Vleermuisviroom

Main article: negative-sense ssRNA virus

ArenavirussenEdit

Arenavirussen worden vooral geassocieerd met knaagdieren, hoewel sommige bij de mens ziekte kunnen veroorzaken. Het eerste arenavirus geïdentificeerd bij vleermuizen was Tacaribe mammarenavirus, dat geïsoleerd werd uit Jamaicaanse fruitvleermuizen en de grote fruitetende vleermuis. Antilichaamrespons in verband met het Tacaribe-virus is ook aangetroffen bij de gewone vampiervleermuis, de kleine geelvleermuis en de Heller’s breedneusvleermuis. Het is onduidelijk of vleermuizen het natuurlijke reservoir van het Tacaribe-virus zijn. Er is één besmetting van de mens met het Tacaribe-virus bekend, maar die werd per ongeluk in een laboratoriumsetting opgelopen.

HantavirussenEdit

Hantavirussen, familie Hantaviridae, komen van nature voor bij gewervelde dieren. Alle met vleermuizen geassocieerde hantavirussen behoren tot de subfamilie Mammantavirinae. Van de vier genera binnen de subfamilie zijn Loanvirus en Mobatvirus de genera die bij diverse vleermuizen zijn gedocumenteerd. Bijna alle hantavirussen van vleermuizen zijn geïdentificeerd bij microvleermuizen. Het Mouyassue-virus is geïdentificeerd bij de bananenpipistrelle in Ivoorkust en de Kaapse serotine in Ethiopië; het Magboi-virus bij de harige spleetvleermuis in Sierra Leone; het Xuan Son-virus bij de Pomona-rondvleermuis in Vietnam; het Huangpi-virus bij de Japanse huisvleermuis in China; Longquan-leningvirus van verscheidene hoefijzervleermuizen in China; Makokou-virus van de Noack-rondvleermuis in Gabon; Đakrông-virus van de drietandvleermuis van Stoliczka in Vietnam; Brno-leningvirus van de gewone noctule in Tsjechië; en Laibin mobatvirus van de zwartbaardromboutvleermuis in China. Vanaf 2019 is alleen het Quezon mobatvirus geïdentificeerd van een megavleermuis, aangezien het werd geïdentificeerd van een Geoffroy’s rousette in de Filipijnen.

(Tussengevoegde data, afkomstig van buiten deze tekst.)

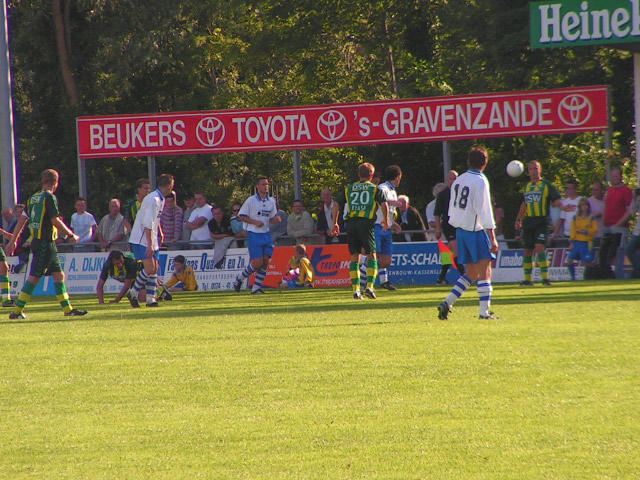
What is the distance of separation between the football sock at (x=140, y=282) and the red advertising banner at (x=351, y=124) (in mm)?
7581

Vleermuis hantavirussen worden niet in verband gebracht met ziekte bij de mens.

FilovirussenEdit

Marburgvirus en EbolavirusEdit

De Egyptische fruitvleermuis, een bekend natuurlijk reservoir van het Marburgvirus en het Ravn-virus, die de ziekte van Marburg veroorzaken

Filoviridae is een virusfamilie die twee genera omvat die met vleermuizen in verband worden gebracht: Marburgvirus en Ebolavirus, die de soorten bevatten die respectievelijk de ziekte van Marburgvirus en de ziekte van Ebolavirus veroorzaken. Hoewel betrekkelijk weinig ziekte-uitbraken door filovirussen worden veroorzaakt, zijn zij zeer zorgwekkend wegens hun extreme virulentie, d.w.z. hun vermogen om hun gastheren schade toe te brengen. Uitbraken van filovirussen hebben gewoonlijk een hoog sterftecijfer bij de mens. Hoewel het eerste filovirus in 1967 werd geïdentificeerd, duurde het meer dan twintig jaar om natuurlijke reservoirs te identificeren.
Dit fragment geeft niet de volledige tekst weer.